• [WHAT YOU HAVE TO DO]: List every argument of the cluster_exp function named in the documentation below.

Cluster Samples Based on Gene Expression — cluster

This function performs hierarchical clustering on samples using normalized gene expression data.

Usage

cluster_exp(
  exp_data,
  k,
  genes = NULL,
  pca = TRUE,
  n_pcs = 10,
  dist_method = "euclidean",
  hc_method = "complete"
)

Arguments

exp_data: A `SummarizedExperiment` object containing the normalized expression data matrix.
k: An integer specifying the number of clusters to generate.
genes: A character vector of gene names to be used for clustering. If `NULL`, the top 2000 highly variable genes are selected automatically.
pca: Logical. If `TRUE`, principal component analysis (PCA) is performed to reduce dimensionality before clustering. Default is `TRUE`.
n_pcs: An integer specifying the number of principal components to retain if `pca = TRUE`. Default is 10.
dist_method: A character string specifying the distance metric to use. Can be one of `"euclidean"`, `"manhattan"`, `"pearson"`, or `"spearman"`. Default is `"euclidean"`.
hc_method: A character string specifying the agglomeration method for hierarchical clustering. Default is `"complete"`.

Value

A `SummarizedExperiment` object with an updated column in `colData`, named `"exp_cluster"`, containing the cluster assignments as a factor.

Details

If no specific genes are provided, the function automatically selects the top 2000 highly variable genes for clustering. Optionally, PCA can be applied to reduce dimensionality, which can be useful for datasets with a large number of genes.

Saved entries
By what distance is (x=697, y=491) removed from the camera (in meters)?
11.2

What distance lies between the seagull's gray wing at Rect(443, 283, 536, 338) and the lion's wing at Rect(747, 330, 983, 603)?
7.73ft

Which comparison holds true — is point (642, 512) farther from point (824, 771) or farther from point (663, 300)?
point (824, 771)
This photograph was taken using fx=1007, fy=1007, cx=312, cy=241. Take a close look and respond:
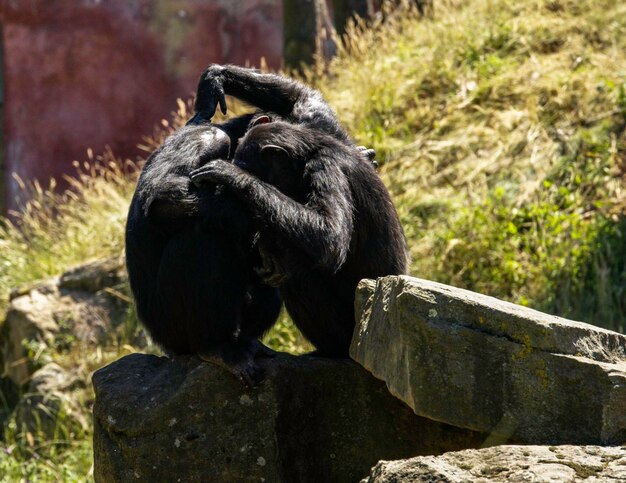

• [ANSWER TO THIS TASK]: exp_data, k, genes, pca, n_pcs, dist_method, hc_method